Set exercise:
Copy out all the lines exactly. Omit pictures.

Dataset:
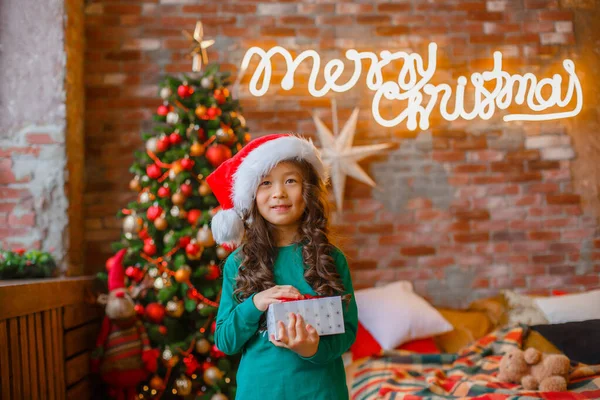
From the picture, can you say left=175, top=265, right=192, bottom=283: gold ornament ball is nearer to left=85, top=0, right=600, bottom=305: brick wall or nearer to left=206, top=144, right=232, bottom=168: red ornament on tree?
left=206, top=144, right=232, bottom=168: red ornament on tree

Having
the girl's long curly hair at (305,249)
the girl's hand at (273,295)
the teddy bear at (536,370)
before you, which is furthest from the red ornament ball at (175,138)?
the teddy bear at (536,370)

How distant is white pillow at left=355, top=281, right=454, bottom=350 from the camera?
2.95 m

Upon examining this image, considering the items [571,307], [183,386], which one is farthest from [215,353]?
[571,307]

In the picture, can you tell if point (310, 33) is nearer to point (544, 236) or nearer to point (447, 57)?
point (447, 57)

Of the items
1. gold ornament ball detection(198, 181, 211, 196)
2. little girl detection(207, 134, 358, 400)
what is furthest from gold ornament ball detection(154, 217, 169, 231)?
little girl detection(207, 134, 358, 400)

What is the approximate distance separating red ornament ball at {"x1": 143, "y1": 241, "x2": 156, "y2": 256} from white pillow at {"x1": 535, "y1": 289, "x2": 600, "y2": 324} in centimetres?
208

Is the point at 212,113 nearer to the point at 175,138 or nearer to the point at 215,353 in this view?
the point at 175,138

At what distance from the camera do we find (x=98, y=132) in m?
3.36

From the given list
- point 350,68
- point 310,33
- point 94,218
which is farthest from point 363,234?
point 94,218

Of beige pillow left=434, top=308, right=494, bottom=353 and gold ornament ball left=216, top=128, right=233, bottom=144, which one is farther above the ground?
gold ornament ball left=216, top=128, right=233, bottom=144

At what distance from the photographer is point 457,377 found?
2.56 meters

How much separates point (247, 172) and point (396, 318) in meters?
1.71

Written response:
From the picture, can you say left=175, top=265, right=192, bottom=283: gold ornament ball is nearer to left=85, top=0, right=600, bottom=305: brick wall or nearer to left=206, top=144, right=232, bottom=168: red ornament on tree?
left=206, top=144, right=232, bottom=168: red ornament on tree

Having
the girl's long curly hair at (305,249)
the girl's hand at (273,295)
the teddy bear at (536,370)
before you, which is furthest from the red ornament ball at (175,138)?
the teddy bear at (536,370)

How distant is white pillow at left=355, top=281, right=454, bottom=350 from the camera?
2.95 m

Upon examining this image, considering the items [571,307], [183,386], which one is farthest from [215,353]?
[571,307]

In the picture, can you tell if point (310, 33) is nearer to point (544, 236) or nearer to point (447, 57)?
point (447, 57)

Of the items
1. gold ornament ball detection(198, 181, 211, 196)
2. little girl detection(207, 134, 358, 400)
what is furthest from gold ornament ball detection(154, 217, 169, 231)?
little girl detection(207, 134, 358, 400)

What is the approximate distance separating red ornament ball at {"x1": 143, "y1": 241, "x2": 156, "y2": 256} from white pillow at {"x1": 535, "y1": 289, "x2": 600, "y2": 324} in centimetres?
208

Is the point at 212,113 nearer to the point at 175,138 or nearer to the point at 215,353 in this view?
the point at 175,138

At what distance from the camera do we find (x=98, y=132) in m?
3.36

From the given list
- point 350,68
- point 310,33
- point 94,218
which is farthest from point 363,234?
point 94,218

Of beige pillow left=434, top=308, right=494, bottom=353 and gold ornament ball left=216, top=128, right=233, bottom=144, which one is farther above the ground?
gold ornament ball left=216, top=128, right=233, bottom=144

At what distance from the photographer is point 457,377 found?
2.56 meters

How much separates point (247, 172) and point (396, 318) in meters?
1.71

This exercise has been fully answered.